▶ _Activity_
Summarize the forum thread on showcases and spam in three sentences.

▶ _Source passage_
_____

# Showcase and spam



## leo81948 (Aug 11, 2006)

I have never had anything in my showcase area. I get email from D* weekly that says look in Showcase for such and such, but there's never anything there and never has been. D* CSR has no answer. 

Also, I see comments throughout the forums here about spam being sent down. But I have never seen anything like special channels popping up or messages coming in.


----------



## Wolffpack (Jul 29, 2003)

Showcases on R15 <> Showcases on Tivos. Your emails no doubt refer to the Tivo Showcases.


----------



## leo81948 (Aug 11, 2006)

No, I have Showcases on my R15. I assumed that the postings I read were referring to showcases on the R15, but I go to several forums so I could be confused. In any case, I do not ever get anything in my showcase area on my R15 and wondered why.


----------



## gimme5 (Jan 28, 2006)

The showcases are not yet being used on the R15


----------



## Bobman (Jan 3, 2006)

I think I also saw in an email to look in the showcases and I am 99% sure it mentioned the DVR Plus. There is never anything in my DirecTiVo showcases except ads usually. There is a Fox promotion and a UFC one but everything (Best Buys, etc...) else is just an ad. (I know they are all ad's in one way or the other really)

_____

▶ _Recorded information_

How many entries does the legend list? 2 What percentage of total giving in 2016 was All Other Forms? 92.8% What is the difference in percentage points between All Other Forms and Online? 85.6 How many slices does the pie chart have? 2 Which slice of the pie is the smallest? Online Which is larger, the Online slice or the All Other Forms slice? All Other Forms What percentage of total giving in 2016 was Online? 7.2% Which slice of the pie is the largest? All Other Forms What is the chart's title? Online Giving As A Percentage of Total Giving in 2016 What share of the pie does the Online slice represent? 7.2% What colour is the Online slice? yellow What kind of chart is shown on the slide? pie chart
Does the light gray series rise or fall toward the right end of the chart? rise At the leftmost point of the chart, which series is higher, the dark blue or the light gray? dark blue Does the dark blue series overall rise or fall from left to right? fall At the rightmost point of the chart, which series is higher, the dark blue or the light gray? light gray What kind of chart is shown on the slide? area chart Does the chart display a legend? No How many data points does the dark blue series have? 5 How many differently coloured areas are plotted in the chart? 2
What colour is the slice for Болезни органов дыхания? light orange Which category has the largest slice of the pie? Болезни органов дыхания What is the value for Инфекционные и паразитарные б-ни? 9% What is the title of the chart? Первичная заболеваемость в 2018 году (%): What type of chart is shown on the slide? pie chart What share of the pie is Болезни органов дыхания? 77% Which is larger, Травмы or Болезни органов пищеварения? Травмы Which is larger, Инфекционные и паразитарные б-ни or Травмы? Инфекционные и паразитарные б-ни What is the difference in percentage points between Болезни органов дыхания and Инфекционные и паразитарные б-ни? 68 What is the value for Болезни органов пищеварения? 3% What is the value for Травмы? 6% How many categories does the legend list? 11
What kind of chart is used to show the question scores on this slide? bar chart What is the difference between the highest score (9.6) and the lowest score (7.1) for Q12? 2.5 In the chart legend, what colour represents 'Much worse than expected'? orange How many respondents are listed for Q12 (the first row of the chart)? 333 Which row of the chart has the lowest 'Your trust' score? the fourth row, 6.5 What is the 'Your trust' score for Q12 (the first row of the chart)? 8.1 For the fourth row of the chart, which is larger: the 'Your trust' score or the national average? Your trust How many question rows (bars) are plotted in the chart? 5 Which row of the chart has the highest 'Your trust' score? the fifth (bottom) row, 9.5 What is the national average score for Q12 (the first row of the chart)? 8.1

_____

▶ _Written response_
A user reports that weekly emails from D* point to the Showcase area, yet nothing has ever appeared there on the user's R15, customer service has no answer, and the user has never seen the spam that others describe in the forums. Another poster says R15 showcases differ from TiVo showcases and that the emails refer to the TiVo ones, but the first user insists the R15 has showcases. A third poster says showcases are not yet used on the R15, and a fourth says that DirecTiVo showcases usually hold only ads, apart from a Fox promotion and a UFC one.